Direction
The ribose sugar in the sugar-phosphate backbone of DNA contains five carbons, so biologists refer to the two directions along a DNA strand as 5' and 3'. The 5' end of the DNA strand has a phosphate group, while the 3' end has a hydroxyl group. DNA replication always goes in the 5' to 3' direction. If you draw the strand on a piece of paper with the 5' end at the top, regardless of where you start, replication along that strand would travel toward the bottom.
Antiparallel
The two strands in a DNA molecule are antiparallel; if you travel 5' to 3' along one strand, you are traveling 3' to 5' along the other. The 5' to 3' direction along one strand is the opposite of the 5' to 3' direction in the other. This feature makes replication somewhat more complicated, because replication occurs at sites called replication forks. Since DNA replication can only proceed in the 5' to 3' direction, at each replication fork, replication must proceed toward the fork along one strand and away from it along the other.
Replication Forks
Replication begins at sites called origins of replication where the DNA strands unwind, creating a "replication bubble." The two points at either end of the bubble are called replication forks and these spread outward as replication progresses.
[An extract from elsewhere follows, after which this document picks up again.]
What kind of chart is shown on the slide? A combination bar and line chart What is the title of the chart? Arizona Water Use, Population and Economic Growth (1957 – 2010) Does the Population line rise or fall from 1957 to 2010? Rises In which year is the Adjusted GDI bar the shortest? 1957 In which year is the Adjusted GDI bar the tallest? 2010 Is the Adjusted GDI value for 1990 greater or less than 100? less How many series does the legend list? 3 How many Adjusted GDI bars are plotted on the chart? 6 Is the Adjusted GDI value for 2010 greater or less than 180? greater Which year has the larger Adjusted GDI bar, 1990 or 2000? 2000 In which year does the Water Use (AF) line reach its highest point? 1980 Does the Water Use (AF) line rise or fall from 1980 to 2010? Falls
At each replication fork, replication or copying of the DNA along one strand is continuous, because that strand is exposed in the 5' to 3' direction. This strand is called the leading strand. The other strand must be replicated in a direction running away from the replication fork and this strand is called the lagging strand.
Okazaki Fragments
The lagging strand is replicated in short discontinuous fragments called Okazaki fragments. Each is synthesized beginning with a short piece of RNA whose formation is catalyzed by an enzyme called RNA primase. A DNA polymerase enzyme later replaces the RNA primer with DNA and an enzyme called ligase joins the fragments together. Synthesis along the leading strand, by contrast, is much simpler; the DNA polymerase can follow behind the replication fork and add more nucleotides to make a continuous strand.